Their work appears as the first chapter in the book, Current Studies on Employment and Unemployment, edited by Süleyman Uğurlu and published by Gazi Kitabevi.
Veli Safak, assistant teaching professor of economics, was the students’ advisor and is a co-author of the chapter. He notes that students at CMU-Q are particularly well-suited for this type of research.
“Beginning from the first year of study, students receive a data-oriented and quantitative education. They learn how to process large datasets and derive insights,” says Safak.
Safak, who teaches the class, Principles of Macroeconomics, notes that in that class alone, students prepare reports on Qatar’s labor market and economic activity, the international trade profile of Qatar, smart city technologies, and major economic recessions.
“We have a diverse student body, which gives our students a big advantage when doing macroeconomics research. Working together, students can access information in different languages, understanding how different countries respond to economic stressors.”

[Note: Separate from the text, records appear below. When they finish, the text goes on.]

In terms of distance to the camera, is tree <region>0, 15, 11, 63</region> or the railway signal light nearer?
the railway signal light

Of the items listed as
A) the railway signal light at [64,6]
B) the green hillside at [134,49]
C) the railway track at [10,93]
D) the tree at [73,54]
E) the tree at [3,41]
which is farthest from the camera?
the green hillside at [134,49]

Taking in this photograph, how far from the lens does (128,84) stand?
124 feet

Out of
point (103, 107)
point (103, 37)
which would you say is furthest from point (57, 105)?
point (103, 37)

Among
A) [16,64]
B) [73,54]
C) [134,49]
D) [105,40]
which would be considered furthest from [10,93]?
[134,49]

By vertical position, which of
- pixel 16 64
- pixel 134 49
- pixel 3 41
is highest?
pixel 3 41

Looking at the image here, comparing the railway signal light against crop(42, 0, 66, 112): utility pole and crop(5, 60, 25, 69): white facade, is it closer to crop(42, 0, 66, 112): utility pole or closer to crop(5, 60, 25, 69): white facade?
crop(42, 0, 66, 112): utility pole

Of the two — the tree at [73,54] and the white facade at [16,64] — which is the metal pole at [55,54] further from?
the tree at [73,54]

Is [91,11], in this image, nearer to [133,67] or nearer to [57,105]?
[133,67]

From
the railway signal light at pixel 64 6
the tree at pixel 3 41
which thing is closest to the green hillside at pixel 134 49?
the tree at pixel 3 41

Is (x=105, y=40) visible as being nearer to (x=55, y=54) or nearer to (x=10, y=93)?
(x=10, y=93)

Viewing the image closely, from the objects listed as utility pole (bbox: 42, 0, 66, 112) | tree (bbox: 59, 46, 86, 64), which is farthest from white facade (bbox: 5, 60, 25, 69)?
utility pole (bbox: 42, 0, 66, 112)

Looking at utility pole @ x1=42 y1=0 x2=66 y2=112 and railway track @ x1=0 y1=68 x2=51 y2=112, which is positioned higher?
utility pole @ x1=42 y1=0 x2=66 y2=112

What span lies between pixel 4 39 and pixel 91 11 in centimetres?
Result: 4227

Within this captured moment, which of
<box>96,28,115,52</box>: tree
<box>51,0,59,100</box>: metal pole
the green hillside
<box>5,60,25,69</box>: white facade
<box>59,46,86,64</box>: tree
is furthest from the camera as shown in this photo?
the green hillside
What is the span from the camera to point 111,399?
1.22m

During their research, the students found that the COVID-19 recession is different from previous recessions in many ways, which has affected demographics groups differently. For instance, although there were widespread lockdown measures, in many industries employees were able to work remotely. Other sectors, such as service and hospitality, experienced much more significant unemployment rates. Given the demographic make-up of the workers in these sectors, the pandemic has affected younger workers, women, those without college degrees, and African American and American Indian groups more severely than others.
The students recommend a demographically targeted response to prevent deepening the inequities between the groups. They also noted that although the recession is getting better in some places, COVID-19 has affected economies around the world. True recovery from the COVID-19 recession will be on a global level, they said.